🤖 AI Summary
The absence of standardized benchmarks for evaluating large language models’ (LLMs) knowledge memorization capability hinders systematic assessment and improvement. Method: We introduce WikiDYK—the first dynamically evolving, real-world knowledge injection benchmark—built upon Wikipedia’s manually curated “Did You Know” facts, automatically generating over 77K multi-format question-answer pairs. We systematically demonstrate that bidirectional language models (BiLMs) exhibit significantly higher knowledge memorization reliability than causal language models (CLMs), achieving a +23% accuracy gain. Furthermore, we propose a BiLM-augmented modular framework wherein BiLMs serve as plug-in external knowledge repositories, enabling collaborative reasoning with LLMs to overcome single-model capacity limitations. Results: Experiments show that our framework boosts reliability accuracy by up to 29.1%. This work establishes a novel paradigm and a high-quality benchmark for evaluating and enhancing LLMs’ knowledge memorization capabilities.
📝 Abstract
Despite significant advances in large language models (LLMs), their knowledge memorization capabilities remain underexplored, due to the lack of standardized and high-quality test ground.
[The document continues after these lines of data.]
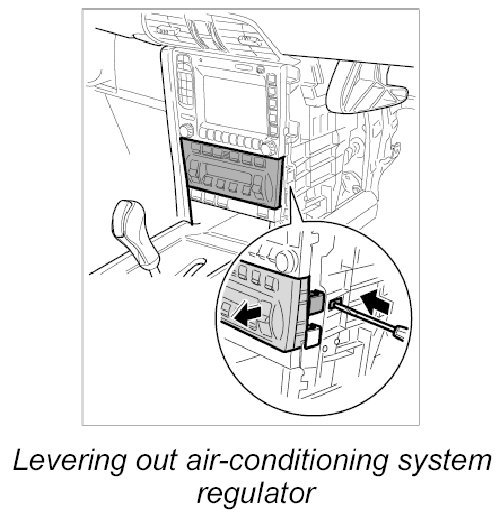 Levering out air-conditioning system regulator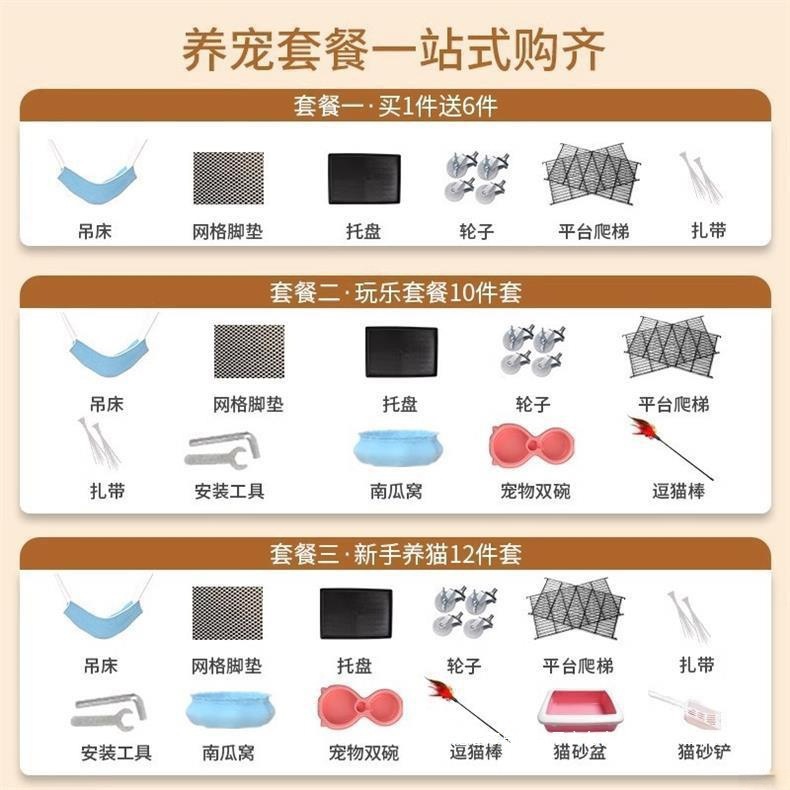 养宠套餐一站式购齐

套餐一·买1件送6件

吊床
网格脚垫
托盘
轮子
平台爬梯
扎带

套餐二·玩乐套餐10件套

吊床
网格脚垫
托盘
轮子
平台爬梯
扎带
安装工具
南瓜窝
宠物双碗
逗猫棒

套餐三·新手养猫12件套

吊床
网格脚垫
托盘
轮子
平台爬梯
扎带
安装工具
南瓜窝
宠物双碗
逗猫棒
猫砂盆
猫砂铲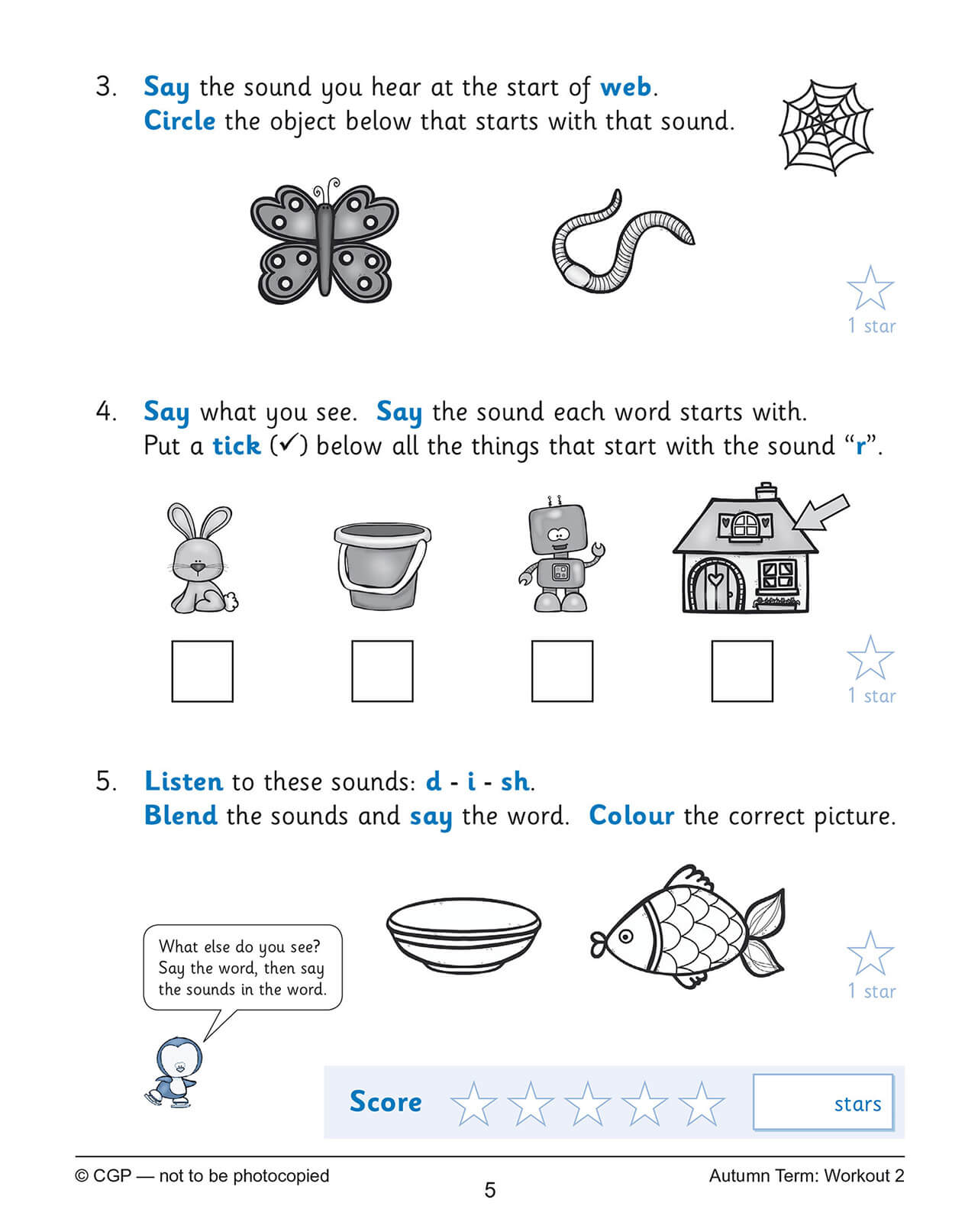 3. Say the sound you hear at the start of web.
Circle the object below that starts with that sound.

1 star

4. Say what you see. Say the sound each word starts with.
Put a tick (✓) below all the things that start with the sound "r".

1 star

5. Listen to these sounds: d - i - sh.
Blend the sounds and say the word. Colour the correct picture.

What else do you see? Say the word, then say the sounds in the word.

1 star

Score stars

© CGP — not to be photocopied

5

Autumn Term: Workout 2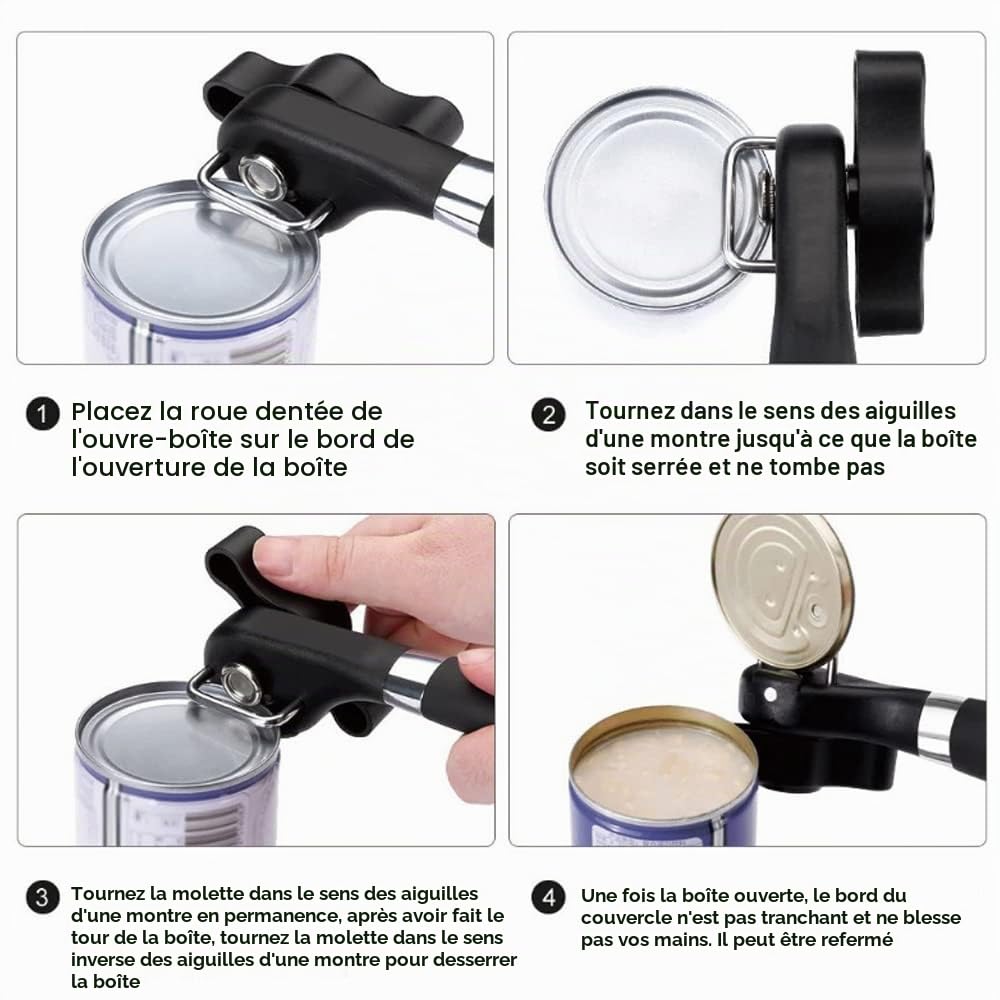 1 Placez la roue dentée de l'ouvre-boîte sur le bord de l'ouverture de la boîte

2 Tournez dans le sens des aiguilles d'une montre jusqu'à ce que la boîte soit serrée et ne tombe pas

3 Tournez la molette dans le sens des aiguilles d'une montre en permanence, après avoir fait le tour de la boîte, tournez la molette dans le sens inverse des aiguilles d'une montre pour desserrer la boîte

4 Une fois la boîte ouverte, le bord du couvercle n'est pas tranchant et ne blesse pas vos mains. Il peut être refermé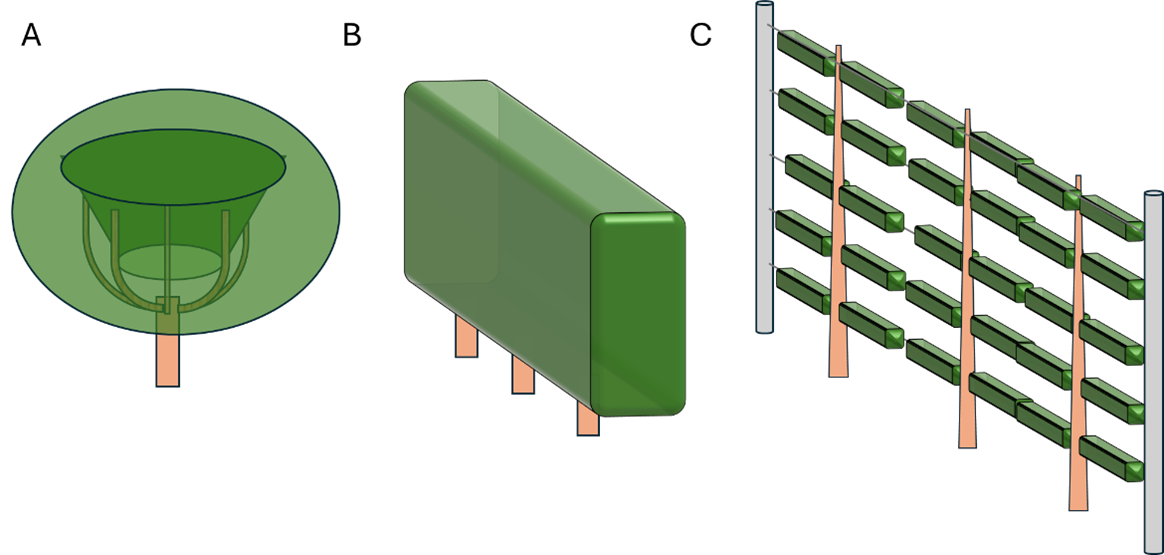 A

B

C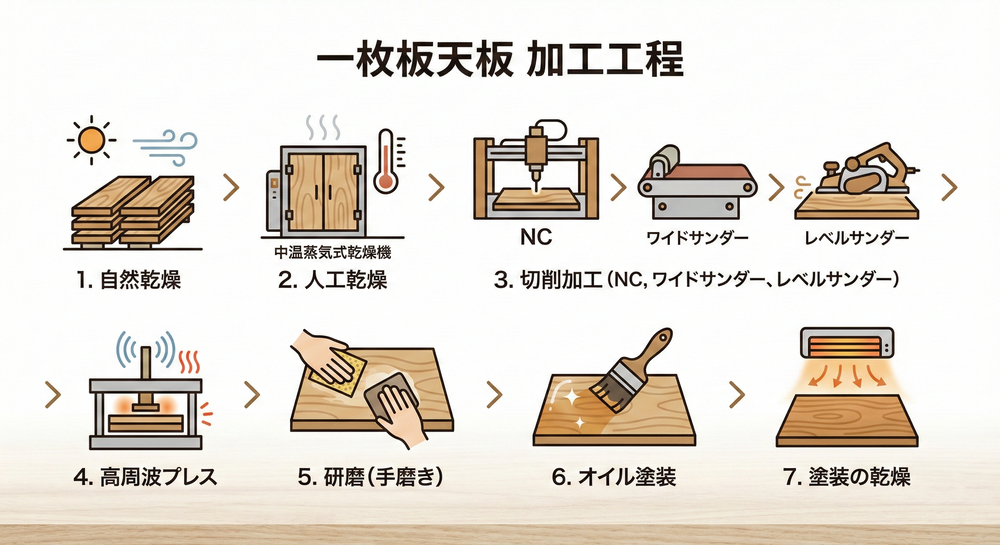 一枚板天板 加工工程

中温蒸気式乾燥機

NC

ワイドサンダー

レベルサンダー

1. 自然乾燥

2. 人工乾燥

3. 切削加工（NC, ワイドサンダー、レベルサンダー）

4. 高周波プレス

5. 研磨（手磨き）

6. オイル塗装

7. 塗装の乾燥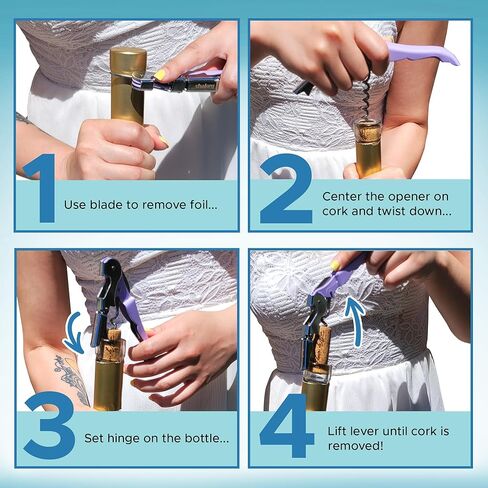 1 Use blade to remove foil...

2 Center the opener on cork and twist down...

3 Set hinge on the bottle...

4 Lift lever until cork is removed!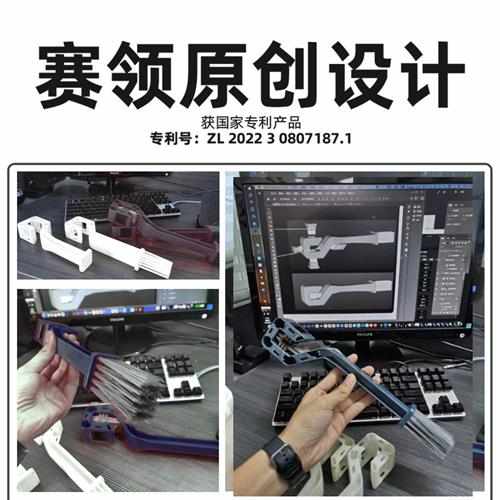 赛领原创设计

获国家专利产品
专利号：ZL 2022 3 0807187.1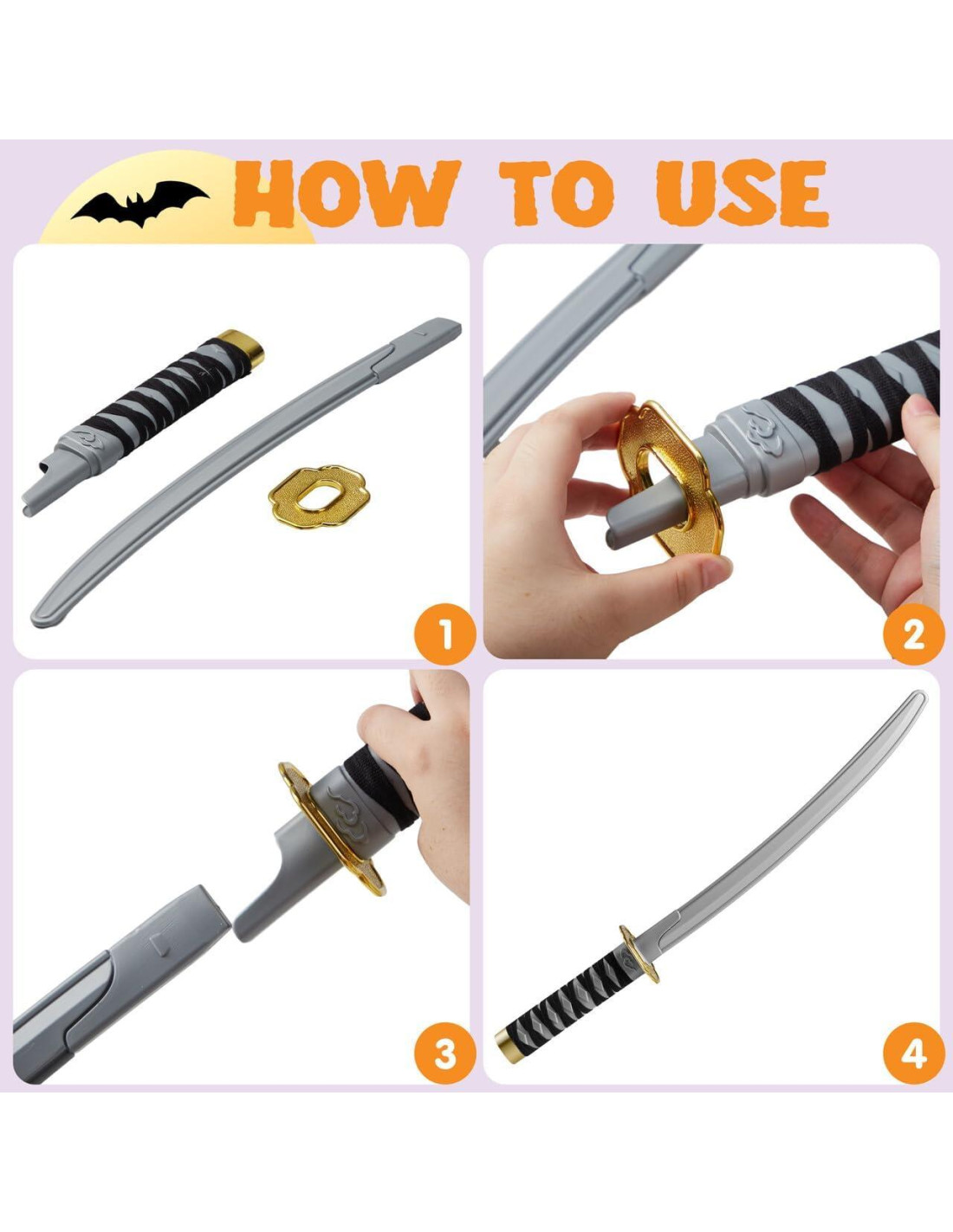 HOW TO USE

1

2

3

4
In this paper, we introduce a novel, real-world and large-scale knowledge injection benchmark that evolves continuously over time without requiring human intervention. Specifically, we propose WikiDYK, which leverages recently-added and human-written facts from Wikipedia's"Did You Know..."entries. These entries are carefully selected by expert Wikipedia editors based on criteria such as verifiability and clarity. Each entry is converted into multiple question-answer pairs spanning diverse task formats from easy cloze prompts to complex multi-hop questions. WikiDYK contains 12,290 facts and 77,180 questions, which is also seamlessly extensible with future updates from Wikipedia editors. Extensive experiments using continued pre-training reveal a surprising insight: despite their prevalence in modern LLMs, Causal Language Models (CLMs) demonstrate significantly weaker knowledge memorization capabilities compared to Bidirectional Language Models (BiLMs), exhibiting a 23% lower accuracy in terms of reliability. To compensate for the smaller scales of current BiLMs, we introduce a modular collaborative framework utilizing ensembles of BiLMs as external knowledge repositories to integrate with LLMs. Experiment shows that our framework further improves the reliability accuracy by up to 29.1%.